_A FAZER_
[1] Verta para o inglês esta frase do texto sobre ortodontia: "Na avaliação frontal, com a paciente sorrindo, a linha de sorriso apresentava exposição do terço médio dos incisivos superiores."
[2] Dê prosseguimento ao texto sobre ortodontia a partir da última frase apresentada.

_TRECHO DO TEXTO_
Ao longo deste ano, vamos destacar a Ortodontia com base em diagnósticos 3D que envolvam desde a ATM até as relações de todos os ossos da face. Esses ossos, especialmente os maxilares, são reformatáveis se a remodelação óssea for direcionada após um diagnóstico adequado em 3D e seguido de um planejamento consciente de que a Ortodontia não corrige apenas posições e relações dentárias, mas todo o contexto funcional e estético da face que envolve tecidos moles e ossos.

Por muitos anos, a Ortodontia elegeu a extração de pré-molares, molares e incisivos inferiores para o tratamento de apinhamentos moderados e graves, baseando-se apenas no tamanho dos dentes. Com o surgimento da ancoragem esquelética, mais especificamente das miniplacas, foi instituída uma alternativa para o tratamento dessa má-oclusão, possibilitando mecânicas com controle tridimensional e tempo de tratamento reduzido, a partir de modificações e remodelações na forma e no volume ósseo. O caso clínico apresentado a seguir exemplifica esse protocolo terapêutico.

Caso clínico

Paciente do sexo feminino, com 30 anos de idade, apresentava como queixa principal um apinhamento dentário severo e ressaltou o desejo de melhorar a harmonia entre o lábio superior e inferior, pois o inferior encontrava-se evertido (à frente do lábio superior). De fato, o apinhamento anteroinferior é uma das principais queixas que motivam o tratamento ortodôntico em pacientes adultos, devido à maior exposição dos incisivos inferiores no sorriso com o evolver da idade1.

Na análise da face, observou-se as seguintes características no frontal: simetria, boa projeção zigomática e AFAI aumentada, com presença de selamento labial passivo. Na avaliação frontal, com a paciente sorrindo, a linha de sorriso apresentava exposição do terço médio dos incisivos superiores. Na avaliação lateral, observou-se um perfil reto, boa projeção zigomática, lábio inferior evertido, sulco mentolabial e linha queixo-pescoço normais, com ângulo queixo-pescoço prejudicado pelo acúmulo de tecido gorduroso (Figuras 1A a 1C).

A avaliação da oclusão mostrou uma relação de Classe I de Andrews bilateral, com boa forma dos arcos dentários, apinhamento inferior severo e simplificação morfológica nos dentes 12, 22 e 25. Foi possível observar ainda trespasses vertical e horizontal diminuídos, desgaste na cúspide do dente 14, abfrações nos dentes 33, 34 e 44, além da presença dos dentes 28 e 38 (Figuras 1D e 1H).

Entre as possibilidades terapêuticas para o tratamento do apinhamento, as mais frequentemente utilizadas são: exodontias de pré-molares2-5, desgastes interproximais6 e exodontias de incisivos inferiores7-8.

A reconstrução panorâmica, gerada a partir da tomografia computadorizada de feixe cônico (TCFC), confirmou a presença de angulação mesial aumentada das coroas dos dentes posteriores em ambos os arcos dentários, além da presença dos dentes 28 e 38 (dentes 18 e 48 já haviam sido extraídos), Figura 2A. A análise craniométrica tridimensional, realizada com base na TCFC, permitiu avaliar medidas angulares e lineares, assim como as características morfofuncionais da má-oclusão e ATMs.

_DADOS FORNECIDOS_
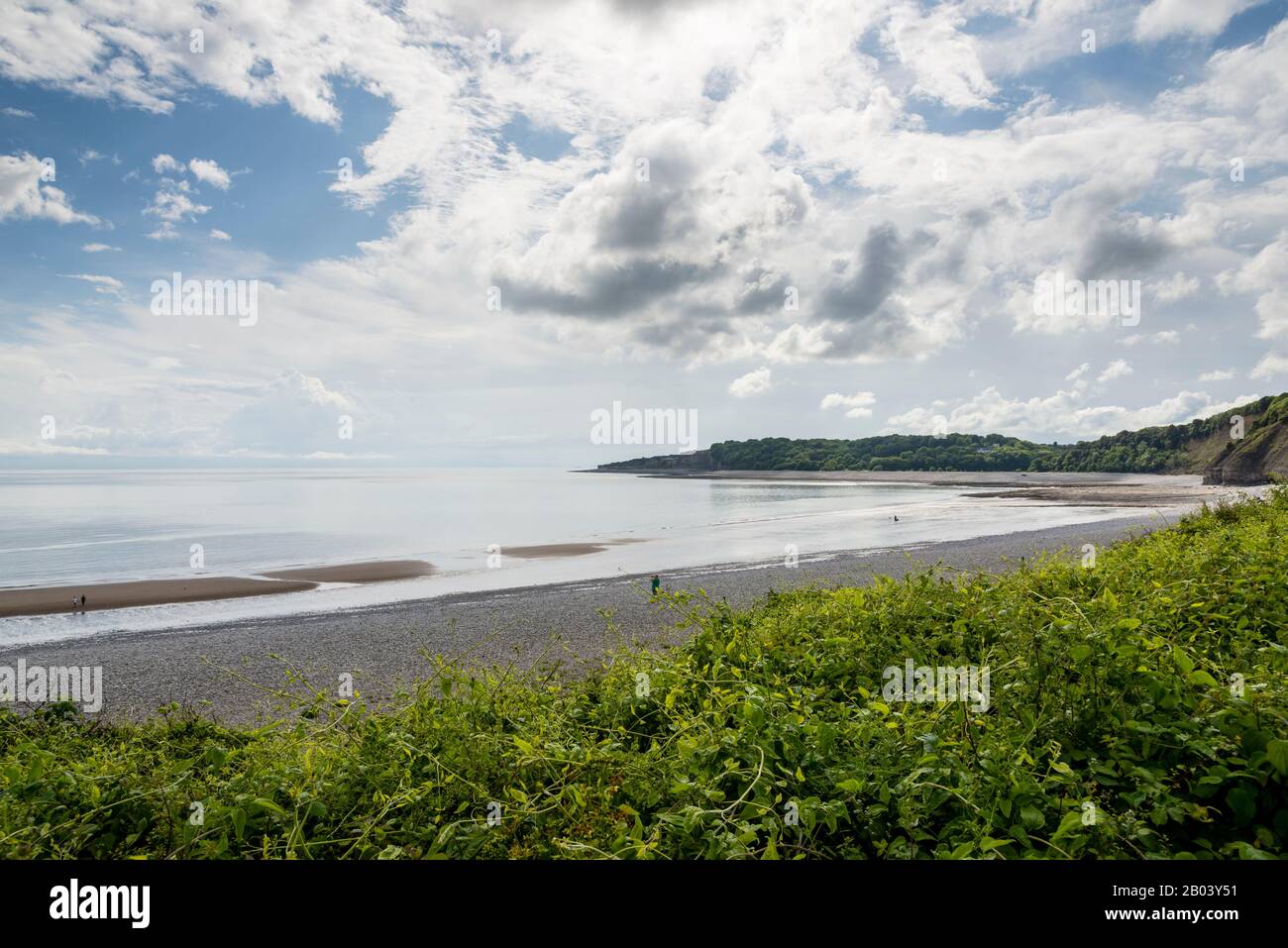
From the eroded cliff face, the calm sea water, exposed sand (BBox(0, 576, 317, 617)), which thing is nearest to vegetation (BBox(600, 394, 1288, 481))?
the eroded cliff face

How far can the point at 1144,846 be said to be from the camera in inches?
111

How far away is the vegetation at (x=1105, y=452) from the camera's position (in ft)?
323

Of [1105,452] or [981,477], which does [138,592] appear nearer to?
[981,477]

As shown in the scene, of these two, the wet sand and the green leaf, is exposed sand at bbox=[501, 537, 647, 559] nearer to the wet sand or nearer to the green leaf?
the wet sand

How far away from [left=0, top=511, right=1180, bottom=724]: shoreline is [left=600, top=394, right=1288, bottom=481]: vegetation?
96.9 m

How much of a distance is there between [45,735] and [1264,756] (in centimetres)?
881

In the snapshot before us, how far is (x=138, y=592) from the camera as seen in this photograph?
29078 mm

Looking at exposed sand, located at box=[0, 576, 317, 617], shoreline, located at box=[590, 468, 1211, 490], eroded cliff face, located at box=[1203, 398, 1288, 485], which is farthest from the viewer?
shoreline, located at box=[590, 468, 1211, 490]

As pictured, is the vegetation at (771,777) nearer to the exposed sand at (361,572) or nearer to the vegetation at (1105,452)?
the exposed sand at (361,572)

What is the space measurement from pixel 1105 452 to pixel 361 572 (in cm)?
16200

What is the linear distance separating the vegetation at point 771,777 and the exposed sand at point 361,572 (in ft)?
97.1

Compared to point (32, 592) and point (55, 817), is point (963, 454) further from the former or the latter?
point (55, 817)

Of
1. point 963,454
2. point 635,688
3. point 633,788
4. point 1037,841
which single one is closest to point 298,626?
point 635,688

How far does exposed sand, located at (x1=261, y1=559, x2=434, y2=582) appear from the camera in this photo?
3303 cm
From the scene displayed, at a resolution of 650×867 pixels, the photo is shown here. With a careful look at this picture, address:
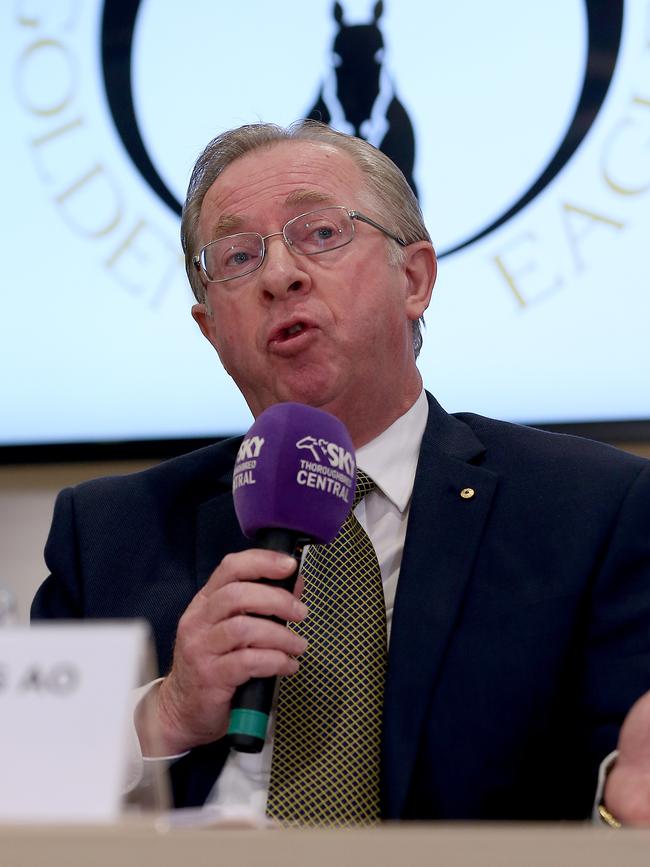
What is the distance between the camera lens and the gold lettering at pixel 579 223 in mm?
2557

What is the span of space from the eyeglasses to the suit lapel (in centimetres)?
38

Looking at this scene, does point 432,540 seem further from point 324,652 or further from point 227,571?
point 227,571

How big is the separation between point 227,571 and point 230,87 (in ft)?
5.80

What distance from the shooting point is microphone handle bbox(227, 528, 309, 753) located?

_RESPOSTAS_
[1] In the frontal assessment, with the patient smiling, the smile line showed exposure of the middle third of the upper incisors.

[2]
As imagens evidenciaram que a paciente apresentava simetria esquelética, linhas médias dentárias superior e inferior coincidentes em relação ao PSM (Figura 2B), biprotrusão dentoalveolar (Figuras 2C e 2D), planos oclusais simétricos (Figura 2E), côndilos concêntricos com presença de osteófitos na vertente anterior e pontos radiolúcidos na cortical superior de ambos compatíveis com processo erosivo (Figuras 2F e 2G). Foram realizadas avaliações volumétricas nos côndilos direito e esquerdo, com valor de 1.120,64 mm3 e 1031,17 mm3, respectivamente9 (Figuras 2H e 2I).

Planejou-se uma mecânica ortodôntica assistida pela ancoragem esquelética absoluta, com a instalação de quatro miniplacas para correção do apinhamento severo, biprotrusão, melhora do perfil, adequação dos espaços para cosmética dentária e harmonia do sorriso.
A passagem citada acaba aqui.